The warrants were issued for failure to pay a ticket for a minor infraction, subjecting individuals to arrest
Acting Brooklyn District Attorney Eric Gonzalez announced on Wednesday that 143,532 summons warrants, issued ten or more years ago, would be dismissed. The warrants were issued for failure to pay a ticket for a minor infraction and would subject individuals to arrest, potentially causing other negative consequences.
Today, we took an important step in showing our commitment to improved relations between law enforcement and the community, and our focus on violent crimes instead of petty offenses, said Gonzales.

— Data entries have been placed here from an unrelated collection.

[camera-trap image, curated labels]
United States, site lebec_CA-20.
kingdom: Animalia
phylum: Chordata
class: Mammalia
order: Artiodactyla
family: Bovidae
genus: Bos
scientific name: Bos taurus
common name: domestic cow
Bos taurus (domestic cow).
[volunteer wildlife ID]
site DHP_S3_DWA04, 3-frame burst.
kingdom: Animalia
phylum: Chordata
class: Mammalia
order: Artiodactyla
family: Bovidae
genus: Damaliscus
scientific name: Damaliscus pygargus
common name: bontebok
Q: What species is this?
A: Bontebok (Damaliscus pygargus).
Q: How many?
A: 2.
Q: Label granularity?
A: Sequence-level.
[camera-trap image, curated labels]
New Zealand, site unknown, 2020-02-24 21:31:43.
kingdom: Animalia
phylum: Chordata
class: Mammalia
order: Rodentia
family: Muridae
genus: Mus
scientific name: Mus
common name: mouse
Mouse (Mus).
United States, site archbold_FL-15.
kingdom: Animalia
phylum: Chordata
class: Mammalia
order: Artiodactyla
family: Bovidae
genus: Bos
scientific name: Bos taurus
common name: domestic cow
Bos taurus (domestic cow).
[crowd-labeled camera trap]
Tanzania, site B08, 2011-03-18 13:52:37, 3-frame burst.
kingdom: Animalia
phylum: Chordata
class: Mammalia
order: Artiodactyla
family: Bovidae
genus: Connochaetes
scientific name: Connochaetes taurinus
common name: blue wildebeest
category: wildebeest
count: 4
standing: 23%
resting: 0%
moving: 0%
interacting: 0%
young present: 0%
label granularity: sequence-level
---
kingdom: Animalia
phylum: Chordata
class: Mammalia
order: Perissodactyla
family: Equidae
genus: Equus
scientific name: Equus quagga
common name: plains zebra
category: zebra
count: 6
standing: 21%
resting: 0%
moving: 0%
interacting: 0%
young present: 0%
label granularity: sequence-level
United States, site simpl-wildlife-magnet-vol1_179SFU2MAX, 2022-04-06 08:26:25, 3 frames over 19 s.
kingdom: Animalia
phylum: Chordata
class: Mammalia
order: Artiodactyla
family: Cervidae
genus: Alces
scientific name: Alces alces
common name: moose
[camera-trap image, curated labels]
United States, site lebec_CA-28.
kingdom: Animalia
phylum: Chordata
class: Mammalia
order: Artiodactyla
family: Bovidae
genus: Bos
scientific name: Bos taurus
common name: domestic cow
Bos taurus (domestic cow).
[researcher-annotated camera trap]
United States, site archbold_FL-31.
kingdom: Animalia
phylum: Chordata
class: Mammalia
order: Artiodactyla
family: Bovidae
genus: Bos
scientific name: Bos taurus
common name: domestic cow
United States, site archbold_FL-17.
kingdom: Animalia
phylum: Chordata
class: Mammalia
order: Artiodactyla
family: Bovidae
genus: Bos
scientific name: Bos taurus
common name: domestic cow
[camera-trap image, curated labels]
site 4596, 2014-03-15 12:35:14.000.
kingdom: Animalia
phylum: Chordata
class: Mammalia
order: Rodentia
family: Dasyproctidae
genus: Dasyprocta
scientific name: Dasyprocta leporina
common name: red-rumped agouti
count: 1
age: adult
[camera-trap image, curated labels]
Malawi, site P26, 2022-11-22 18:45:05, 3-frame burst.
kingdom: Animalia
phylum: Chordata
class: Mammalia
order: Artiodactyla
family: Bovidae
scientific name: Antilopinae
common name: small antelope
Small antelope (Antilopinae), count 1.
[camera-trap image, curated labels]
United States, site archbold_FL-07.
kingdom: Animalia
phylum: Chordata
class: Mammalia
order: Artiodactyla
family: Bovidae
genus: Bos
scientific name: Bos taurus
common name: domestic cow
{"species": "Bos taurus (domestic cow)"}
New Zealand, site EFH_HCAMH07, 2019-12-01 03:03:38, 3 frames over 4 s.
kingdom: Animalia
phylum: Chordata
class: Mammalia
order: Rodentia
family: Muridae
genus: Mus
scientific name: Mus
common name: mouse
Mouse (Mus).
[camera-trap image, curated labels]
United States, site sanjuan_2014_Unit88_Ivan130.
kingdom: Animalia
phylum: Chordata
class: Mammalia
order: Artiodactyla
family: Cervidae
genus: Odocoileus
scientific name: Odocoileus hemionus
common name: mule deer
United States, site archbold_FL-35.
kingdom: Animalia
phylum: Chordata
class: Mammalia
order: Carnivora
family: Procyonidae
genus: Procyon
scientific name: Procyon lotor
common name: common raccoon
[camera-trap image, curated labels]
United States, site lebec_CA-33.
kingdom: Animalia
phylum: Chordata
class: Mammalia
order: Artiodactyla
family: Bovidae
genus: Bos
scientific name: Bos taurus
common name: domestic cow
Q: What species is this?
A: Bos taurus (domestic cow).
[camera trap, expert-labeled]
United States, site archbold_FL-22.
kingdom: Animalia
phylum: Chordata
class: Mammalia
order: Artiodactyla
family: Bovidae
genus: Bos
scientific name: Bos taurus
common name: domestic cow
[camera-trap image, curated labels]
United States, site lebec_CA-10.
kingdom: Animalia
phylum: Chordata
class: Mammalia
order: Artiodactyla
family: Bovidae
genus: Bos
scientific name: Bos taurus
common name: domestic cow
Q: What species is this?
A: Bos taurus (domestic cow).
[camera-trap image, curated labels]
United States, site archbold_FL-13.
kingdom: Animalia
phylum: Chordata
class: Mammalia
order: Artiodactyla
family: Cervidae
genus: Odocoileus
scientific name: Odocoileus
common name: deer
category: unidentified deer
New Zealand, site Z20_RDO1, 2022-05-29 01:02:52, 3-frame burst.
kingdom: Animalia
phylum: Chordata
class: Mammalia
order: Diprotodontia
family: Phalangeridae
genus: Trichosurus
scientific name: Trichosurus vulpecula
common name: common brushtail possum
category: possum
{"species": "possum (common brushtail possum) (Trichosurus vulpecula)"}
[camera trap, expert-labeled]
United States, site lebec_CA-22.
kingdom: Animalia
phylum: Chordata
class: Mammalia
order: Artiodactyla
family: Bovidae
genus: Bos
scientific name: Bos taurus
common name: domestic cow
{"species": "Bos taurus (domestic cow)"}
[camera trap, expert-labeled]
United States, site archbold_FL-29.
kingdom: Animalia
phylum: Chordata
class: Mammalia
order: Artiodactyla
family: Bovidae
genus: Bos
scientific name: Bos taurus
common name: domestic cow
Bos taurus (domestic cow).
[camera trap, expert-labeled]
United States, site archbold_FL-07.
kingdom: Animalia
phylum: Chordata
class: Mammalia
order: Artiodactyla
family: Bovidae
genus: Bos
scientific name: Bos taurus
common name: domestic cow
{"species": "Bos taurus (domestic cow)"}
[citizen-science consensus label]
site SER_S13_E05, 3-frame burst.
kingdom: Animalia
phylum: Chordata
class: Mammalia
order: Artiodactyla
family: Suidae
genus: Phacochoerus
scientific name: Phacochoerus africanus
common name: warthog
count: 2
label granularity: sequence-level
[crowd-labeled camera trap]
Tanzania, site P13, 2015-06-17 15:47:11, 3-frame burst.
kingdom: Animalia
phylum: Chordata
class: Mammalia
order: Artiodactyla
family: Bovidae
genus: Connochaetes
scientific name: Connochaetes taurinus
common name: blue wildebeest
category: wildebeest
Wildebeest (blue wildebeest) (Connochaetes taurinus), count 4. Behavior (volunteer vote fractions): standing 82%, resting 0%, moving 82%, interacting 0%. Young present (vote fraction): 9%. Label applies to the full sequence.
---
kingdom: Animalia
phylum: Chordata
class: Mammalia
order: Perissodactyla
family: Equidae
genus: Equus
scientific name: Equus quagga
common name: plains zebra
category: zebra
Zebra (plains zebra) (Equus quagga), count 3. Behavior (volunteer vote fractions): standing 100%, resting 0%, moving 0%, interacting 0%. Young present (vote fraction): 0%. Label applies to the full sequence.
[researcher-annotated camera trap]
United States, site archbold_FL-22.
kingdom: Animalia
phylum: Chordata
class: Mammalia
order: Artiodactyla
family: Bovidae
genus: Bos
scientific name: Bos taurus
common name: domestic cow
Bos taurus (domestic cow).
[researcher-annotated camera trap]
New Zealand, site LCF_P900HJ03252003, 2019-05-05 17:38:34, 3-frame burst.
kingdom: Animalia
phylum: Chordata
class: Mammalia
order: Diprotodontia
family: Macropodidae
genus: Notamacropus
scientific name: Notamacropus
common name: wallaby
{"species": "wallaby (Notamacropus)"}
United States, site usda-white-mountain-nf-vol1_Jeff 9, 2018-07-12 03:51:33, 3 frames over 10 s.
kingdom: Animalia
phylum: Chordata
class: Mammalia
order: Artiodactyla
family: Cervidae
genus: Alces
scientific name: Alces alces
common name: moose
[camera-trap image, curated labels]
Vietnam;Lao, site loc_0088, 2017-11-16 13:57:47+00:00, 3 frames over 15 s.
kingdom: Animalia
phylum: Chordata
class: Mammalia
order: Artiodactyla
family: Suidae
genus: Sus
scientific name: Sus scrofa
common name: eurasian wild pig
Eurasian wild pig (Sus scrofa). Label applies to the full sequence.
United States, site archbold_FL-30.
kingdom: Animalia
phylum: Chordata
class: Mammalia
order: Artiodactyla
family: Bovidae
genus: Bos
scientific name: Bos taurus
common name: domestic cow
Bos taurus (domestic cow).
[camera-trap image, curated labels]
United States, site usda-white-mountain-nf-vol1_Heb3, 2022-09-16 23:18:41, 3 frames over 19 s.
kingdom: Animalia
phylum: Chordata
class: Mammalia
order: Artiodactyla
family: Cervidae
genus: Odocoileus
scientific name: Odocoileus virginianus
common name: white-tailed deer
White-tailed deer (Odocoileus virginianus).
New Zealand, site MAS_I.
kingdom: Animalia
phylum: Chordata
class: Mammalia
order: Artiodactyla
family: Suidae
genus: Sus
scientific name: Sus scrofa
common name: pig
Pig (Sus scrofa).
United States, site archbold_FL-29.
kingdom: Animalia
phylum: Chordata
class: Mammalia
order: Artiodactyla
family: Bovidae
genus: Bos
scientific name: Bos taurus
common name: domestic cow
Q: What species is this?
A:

Most of the summonses dismissed today have been issued to poor, black and Latino individuals, many of whom may not even be aware that they have open warrants that could trigger an arrest for minor infractions dating back many years.
The warrants subject to dismissal were issued for small offenses such as riding a bicycle on the sidewalk, drinking in public, disorderly conduct and being in a park after dark. While the suspension of these warrants poses no risk to public safety, the district attorney assured, the enforcement of the summons may cause a number of seriously negative consequences for the indivuals subject to them: they may struggle to secure employment or obtain public housing, be barred from applying for citizenship and undocumented immigrants may potentially face deportation.
In 2015, the late Brooklyn DA Ken Thompson kicked off the Begin Again program as part of which warrants forgiveness events were hosted in churches to allow individuals with warrants to get rid of them in a safe environment; as a result of these events more than 2,100 summons warrant were dismissed.
My office has been spearheading the effort to deal with the crisis of outstanding summons warrants through our ‘Begin Again’ program, said Gonzales. I am gratified that we were able to significantly slash the backlog today in a way that enhances public safety and promotes fairness.
The dismissals are part of a joint effort by the district attorneys of Brooklyn, the Bronx, Manhattan and Queens who collectively dismissed nearly 645,000 old summons warrants.